Reproduce the records that follow in full, excluding any picture they contain.

● **Scene question records**
——————————

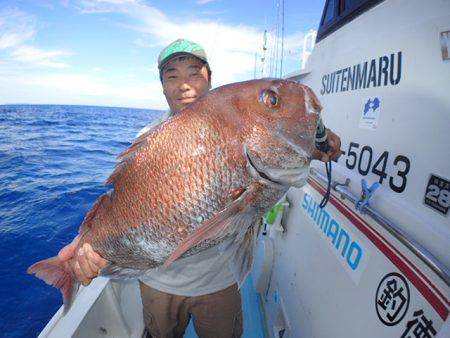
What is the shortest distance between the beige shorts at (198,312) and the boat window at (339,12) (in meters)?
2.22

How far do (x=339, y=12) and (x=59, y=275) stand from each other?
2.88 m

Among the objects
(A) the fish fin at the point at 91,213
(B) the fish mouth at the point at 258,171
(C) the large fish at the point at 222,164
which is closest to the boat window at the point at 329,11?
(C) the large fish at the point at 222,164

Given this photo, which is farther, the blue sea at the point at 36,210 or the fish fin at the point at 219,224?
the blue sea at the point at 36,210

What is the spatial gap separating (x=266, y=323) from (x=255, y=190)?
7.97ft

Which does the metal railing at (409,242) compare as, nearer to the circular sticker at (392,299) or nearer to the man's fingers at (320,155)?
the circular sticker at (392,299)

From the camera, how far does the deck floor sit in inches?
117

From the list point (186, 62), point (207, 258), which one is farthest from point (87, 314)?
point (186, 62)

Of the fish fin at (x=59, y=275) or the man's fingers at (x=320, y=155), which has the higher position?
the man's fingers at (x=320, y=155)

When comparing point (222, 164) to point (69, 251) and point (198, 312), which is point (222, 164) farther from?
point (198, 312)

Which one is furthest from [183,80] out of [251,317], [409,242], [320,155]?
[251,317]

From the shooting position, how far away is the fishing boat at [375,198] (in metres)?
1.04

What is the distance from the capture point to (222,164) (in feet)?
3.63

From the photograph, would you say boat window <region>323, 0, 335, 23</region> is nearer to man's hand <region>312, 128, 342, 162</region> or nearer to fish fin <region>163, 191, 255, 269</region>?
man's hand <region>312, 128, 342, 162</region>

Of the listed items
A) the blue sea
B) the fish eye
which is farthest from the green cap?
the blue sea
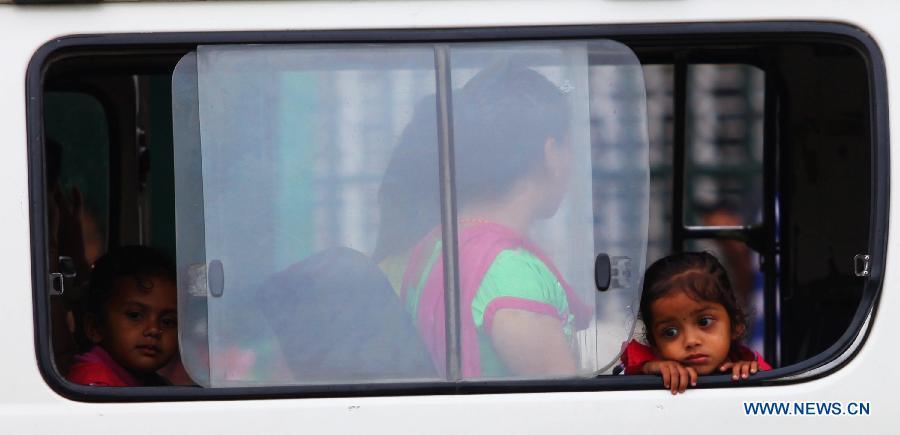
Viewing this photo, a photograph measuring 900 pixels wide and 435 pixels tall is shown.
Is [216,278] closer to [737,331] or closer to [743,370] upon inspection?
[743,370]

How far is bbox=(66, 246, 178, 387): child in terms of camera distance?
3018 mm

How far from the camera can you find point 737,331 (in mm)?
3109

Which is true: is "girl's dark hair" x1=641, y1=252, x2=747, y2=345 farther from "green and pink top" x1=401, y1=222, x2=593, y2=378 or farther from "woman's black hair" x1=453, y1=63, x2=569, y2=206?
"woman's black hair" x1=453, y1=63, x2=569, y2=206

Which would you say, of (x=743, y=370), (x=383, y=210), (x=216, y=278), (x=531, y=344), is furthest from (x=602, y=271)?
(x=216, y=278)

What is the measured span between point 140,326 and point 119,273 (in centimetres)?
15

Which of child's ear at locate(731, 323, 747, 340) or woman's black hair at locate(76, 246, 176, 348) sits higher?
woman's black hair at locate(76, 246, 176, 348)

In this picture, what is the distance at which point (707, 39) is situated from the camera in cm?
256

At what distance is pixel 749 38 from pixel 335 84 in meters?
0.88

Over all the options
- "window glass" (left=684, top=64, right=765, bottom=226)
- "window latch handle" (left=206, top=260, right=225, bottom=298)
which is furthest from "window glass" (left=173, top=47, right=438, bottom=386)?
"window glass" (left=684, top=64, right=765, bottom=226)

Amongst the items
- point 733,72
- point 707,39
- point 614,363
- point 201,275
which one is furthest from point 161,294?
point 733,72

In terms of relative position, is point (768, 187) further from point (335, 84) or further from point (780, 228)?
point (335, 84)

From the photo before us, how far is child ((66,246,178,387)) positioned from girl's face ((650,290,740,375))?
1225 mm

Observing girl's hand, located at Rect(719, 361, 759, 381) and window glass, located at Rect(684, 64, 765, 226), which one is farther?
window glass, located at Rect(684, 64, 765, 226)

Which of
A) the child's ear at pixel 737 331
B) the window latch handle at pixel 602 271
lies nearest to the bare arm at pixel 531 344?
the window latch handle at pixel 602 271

——————————

● **TASK RESULT**
What is the shortest distance between the beige shorts at (198,312) and the boat window at (339,12) (in meters)?
2.22

How far do (x=339, y=12) and (x=59, y=275) stand from each other?
2.88 m

Among the objects
(A) the fish fin at the point at 91,213
(B) the fish mouth at the point at 258,171
(C) the large fish at the point at 222,164
which is closest to the boat window at the point at 329,11?
(C) the large fish at the point at 222,164

Given this photo, which is farther, the blue sea at the point at 36,210 or the fish fin at the point at 219,224?
the blue sea at the point at 36,210

What is the spatial gap separating (x=266, y=323) from (x=255, y=190)?
7.97ft

Which does the metal railing at (409,242) compare as, nearer to the circular sticker at (392,299) or nearer to the man's fingers at (320,155)?
the circular sticker at (392,299)

From the camera, how far does the deck floor sit in inches?
117

From the list point (186, 62), point (207, 258), which one is farthest from point (87, 314)?
point (186, 62)

Of the fish fin at (x=59, y=275) or the man's fingers at (x=320, y=155), which has the higher position?
the man's fingers at (x=320, y=155)

When comparing point (222, 164) to point (69, 251) and point (198, 312), which is point (222, 164) farther from?
point (198, 312)

Which one is furthest from [183,80] out of [251,317], [409,242], [320,155]?
[251,317]

From the shooting position, how far away is the fishing boat at [375,198] (in metres)?
1.04

What is the distance from the capture point to (222,164) (in feet)?
3.63

From the photograph, would you say boat window <region>323, 0, 335, 23</region> is nearer to man's hand <region>312, 128, 342, 162</region> or nearer to fish fin <region>163, 191, 255, 269</region>?
man's hand <region>312, 128, 342, 162</region>

Of the listed items
A) the blue sea
B) the fish eye
which is farthest from the green cap?
the blue sea
Viewing this photo, a photograph measuring 900 pixels wide and 435 pixels tall is shown.
Is [216,278] closer to [737,331] or closer to [743,370] upon inspection?
[743,370]

How far is bbox=(66, 246, 178, 387): child in terms of camera distance?
3018 mm

How far from the camera can you find point 737,331 (in mm)?
3109

Which is true: is "girl's dark hair" x1=641, y1=252, x2=747, y2=345 farther from "green and pink top" x1=401, y1=222, x2=593, y2=378 or farther from "woman's black hair" x1=453, y1=63, x2=569, y2=206?
"woman's black hair" x1=453, y1=63, x2=569, y2=206

Which would you say, of (x=743, y=370), (x=383, y=210), (x=216, y=278), (x=531, y=344), is furthest from (x=602, y=271)?
(x=216, y=278)

What is the measured span between point 140,326 and point 119,273 (in centimetres)?
15

Which of child's ear at locate(731, 323, 747, 340) or woman's black hair at locate(76, 246, 176, 348) sits higher?
woman's black hair at locate(76, 246, 176, 348)

In this picture, what is the distance at which point (707, 39) is situated from the camera in cm?
256

At what distance is pixel 749 38 from pixel 335 84 in meters?
0.88

Over all the options
- "window glass" (left=684, top=64, right=765, bottom=226)
- "window latch handle" (left=206, top=260, right=225, bottom=298)
which is furthest from "window glass" (left=173, top=47, right=438, bottom=386)?
"window glass" (left=684, top=64, right=765, bottom=226)

Amongst the items
- point 733,72
- point 707,39
- point 614,363
- point 201,275
which one is furthest from point 161,294?
point 733,72

In terms of relative position, is point (768, 187) further from point (335, 84) or further from point (780, 228)?
point (335, 84)

From the photo before us, how far is child ((66,246,178,387)) positioned from girl's face ((650,290,740,375))?
1225 mm

Observing girl's hand, located at Rect(719, 361, 759, 381) and window glass, located at Rect(684, 64, 765, 226), which one is farther?
window glass, located at Rect(684, 64, 765, 226)

Which of
A) the child's ear at pixel 737 331
B) the window latch handle at pixel 602 271
lies nearest to the bare arm at pixel 531 344?
the window latch handle at pixel 602 271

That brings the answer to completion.